An active paper drop mechanism (20) for an ink-jet printer printing in a substantially horizontal plane, said printer including an output collection means for receiving a plurality of sheets (10') of a print medium upon printing of each said sheet (10), said active paper drop mechanism comprising a pair of opposed, spaced-apart side rail members (22), each side rail member cooperatively associated with one side of said print medium and provided with (a) means for moving said member from an initial, closed, sheet-supporting position to an open position wherein said sheet is no longer supported and (b) means for returning said member to said initial position.
The mechanism of Claim 1 wherein said output collection means comprises an output tray (12) comprising a floor (16) to receive said sheets.
The mechanism of Claim 1 or Claim 2 wherein said output tray is further provided with a pair of opposed, spaced apart side wall members (14) separated by said floor.

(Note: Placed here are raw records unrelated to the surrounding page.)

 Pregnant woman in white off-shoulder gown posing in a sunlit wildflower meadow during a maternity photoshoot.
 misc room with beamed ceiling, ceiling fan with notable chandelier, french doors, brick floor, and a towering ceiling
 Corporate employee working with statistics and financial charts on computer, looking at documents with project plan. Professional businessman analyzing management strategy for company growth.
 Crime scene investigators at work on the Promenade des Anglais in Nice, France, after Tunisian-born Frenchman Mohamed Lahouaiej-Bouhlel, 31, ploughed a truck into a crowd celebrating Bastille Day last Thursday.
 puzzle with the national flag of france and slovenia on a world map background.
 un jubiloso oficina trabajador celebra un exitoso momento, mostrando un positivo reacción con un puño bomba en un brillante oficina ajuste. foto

The mechanism of Claim 1 wherein said movement means comprises a rotational movement, each side rail member being pivotally secured by a pivot means (38).

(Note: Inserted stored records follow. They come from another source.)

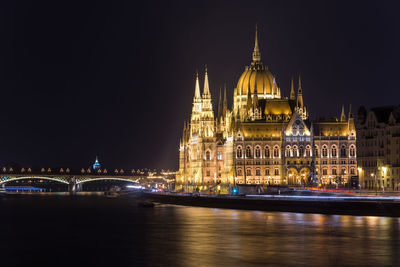 Illuminated hungarian parliament building in city by danube river at night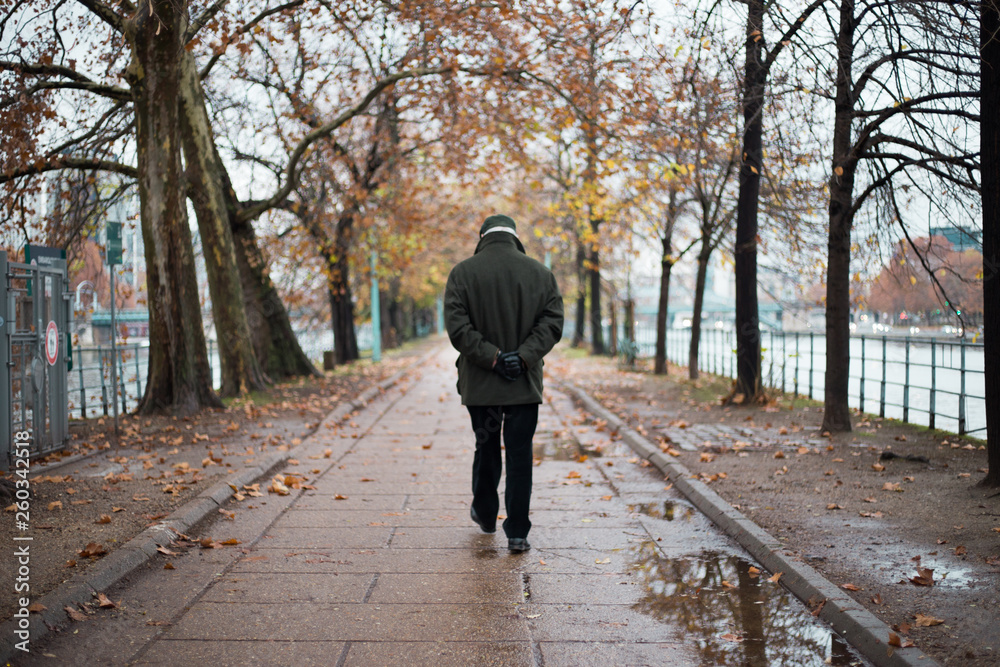 old man walking away,following the path on a rainy autumn day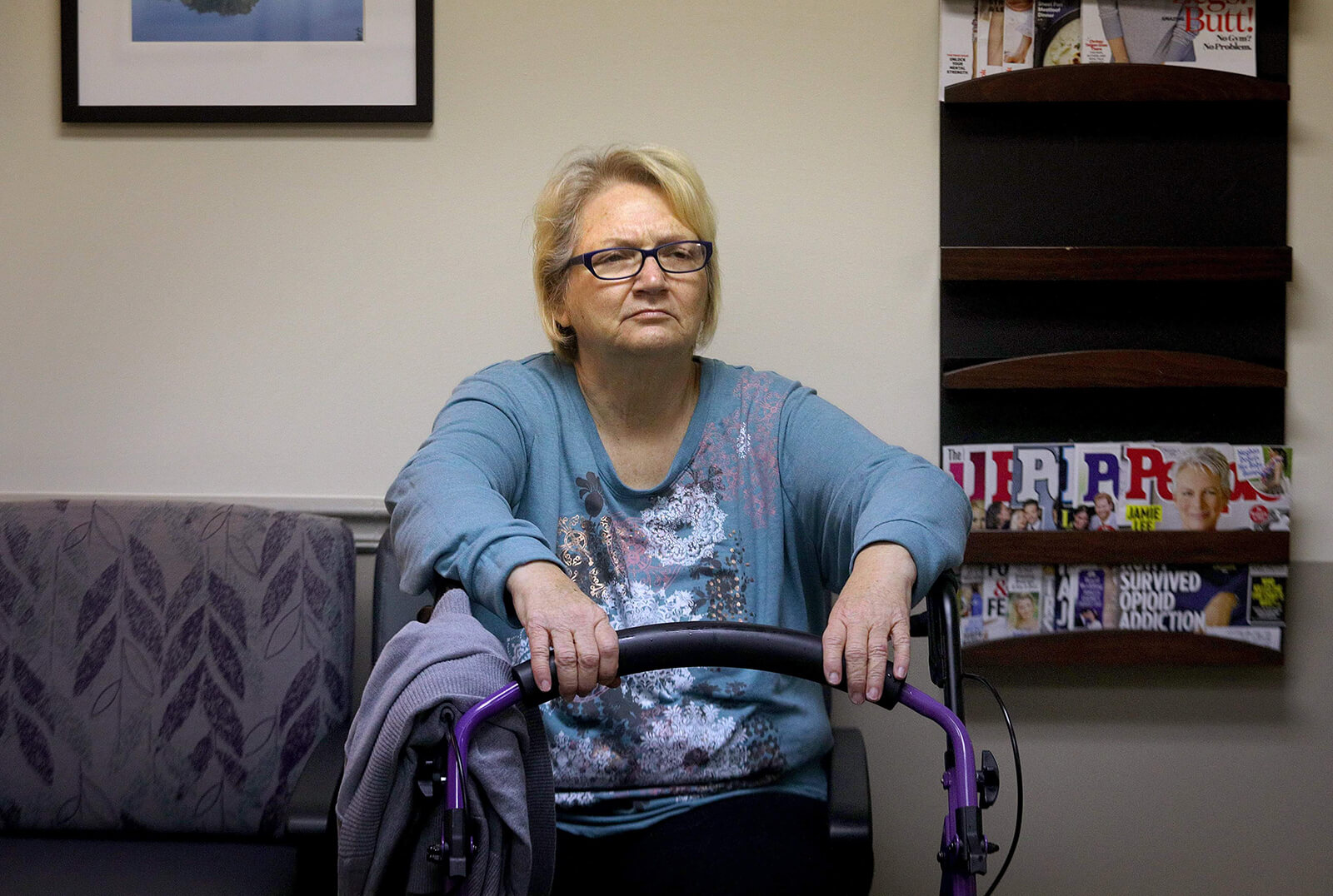 Lonni Schicker takes a seat in the waiting room on Tuesday, Nov. 1, 2018, before a followup visit with her neurologist at Mercy Hospital St. Louis. Twice while she is waiting, she asks her son what the date is. She says her short-term memory has worsened and her hands shake more.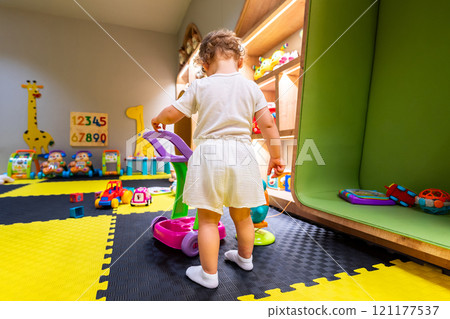 Young child playing on a bright playmat in a toy-filled playroom. Concept of exploration and joyful learning Young child playing on a bright playmat in a toy-filled playroom. Concept of exploration and joyful learning 121177537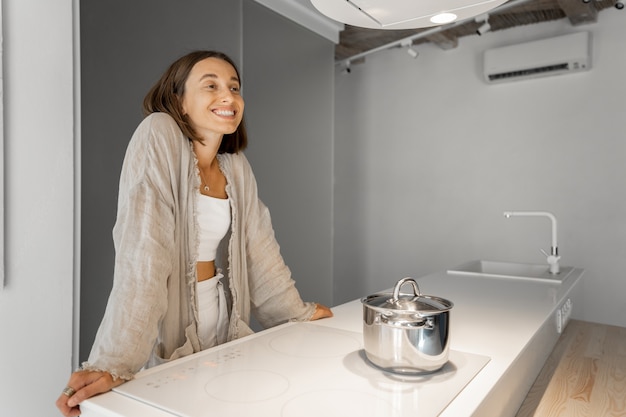 Mujer en la moderna cocina blanca en casa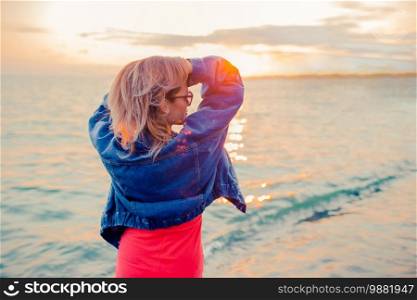 Outdoor portrait of woman in red dress on the beach at sunset. Outdoor fashion portrait of stylish girl wearing jeans jacket on the beach.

The mechanism of Claim 4 wherein each said side rail member is provided with an engageable wing member (32) spaced outwardly from said pivotal securement for permitting said side rail member to rotate outward from said initial closed, sheet-supporting position.

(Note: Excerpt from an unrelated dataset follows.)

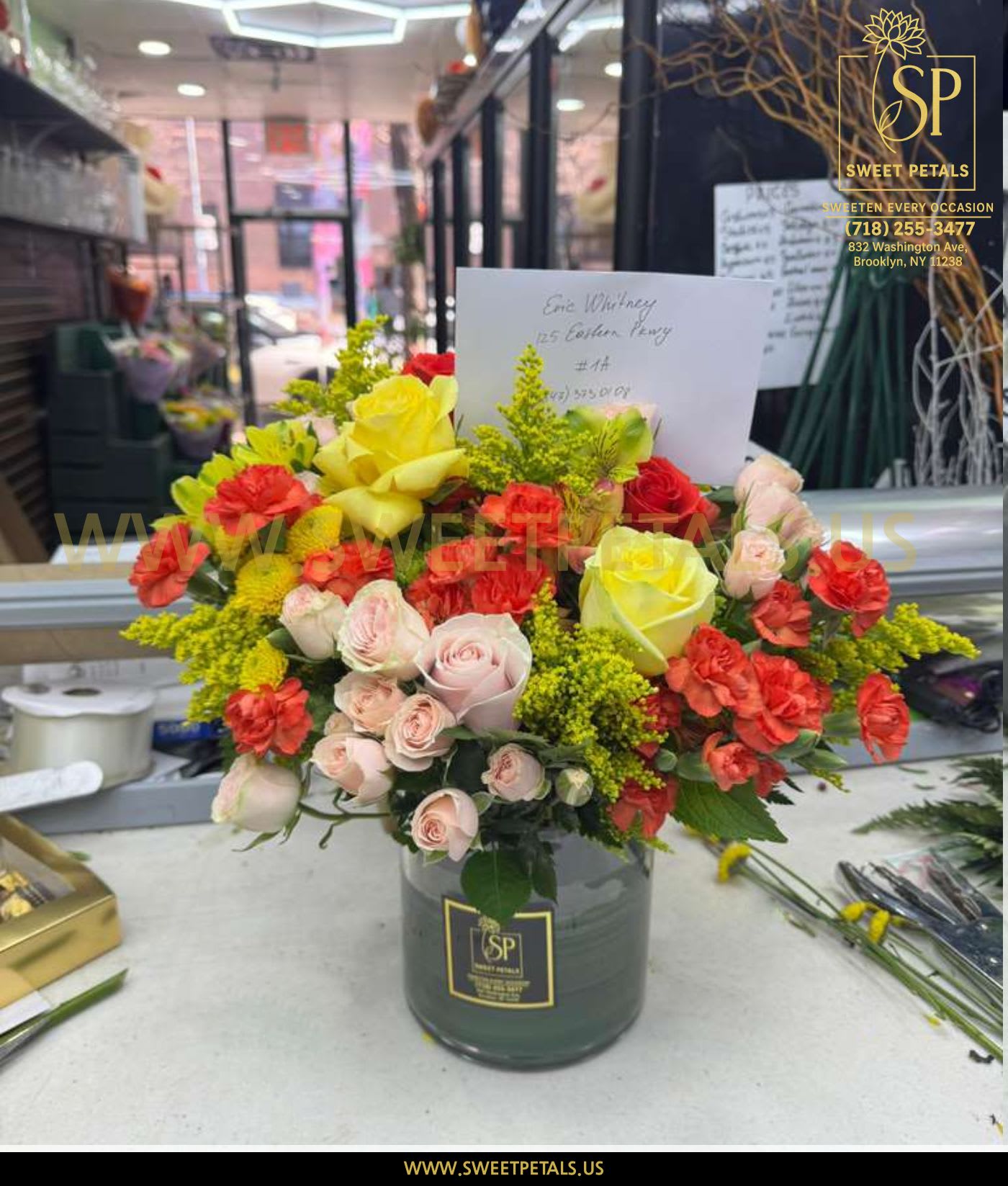 Mixed bouquet of yellow, pink, and red roses in a glass vase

The mechanism of Claim 5 further comprising means (30) for engaging said wing member upon termination of printing of said sheet.
The mechanism of Claim 6 wherein said engaging means comprises an ear member (30) associated with a downwardly pivoting platen support (28) associated with a platen for supporting said sheet of print medium during printing.
The mechanism of any preceding Claim wherein said return means comprises a spring (26).
The mechanism of Claim 8 wherein said spring comprises a cantilevered member (34), integrally formed as a part of said side rail member.
The mechanism of claim 4, wherein said return means comprises a spring means (26) bearing against said side wall member, said pivot means (38) being located in said floor of said output tray and being provided with an engageable wing member (32) spaced outwardly from said pivotal securement for permitting said side rail members to rotate outward from an initial closed, sheet-supporting position.
The mechanism of Claim 10 wherein said spring means comprises a cantilevered member (34), integrally formed as a part of said side rail member and provided with an outward bow.
The mechanism of Claim 9 or Claim 11 wherein said cantilevered member terminates in a free end (34') and said side wall member is provided with a recess (24) including a stud member (36) against which said free end bears.
The mechanism of Claim 10 or Claim 11 further comprising means (30) for engaging said wing member upon termination of printing of said sheet.
The mechanism of Claim 13 wherein said engaging means comprise an ear member (30) associated with a downwardly pivoting platen support (28) associated with a platen for supporting said sheet of print medium during printing.
A method of stacking printed sheets of a print medium in a substantially horizontally-disposed output collection means during printing by an ink-jet printer, comprising (a) suspending a single sheet above said output collection means during said printing of said sheet by retractable means in a sheet-supporting position, (b) causing said retractable means to retract at the termination of printing of said sheet to permit said sheet to drop onto said output collection means and (c) causing said retracting means to return to said sheet-supporting position.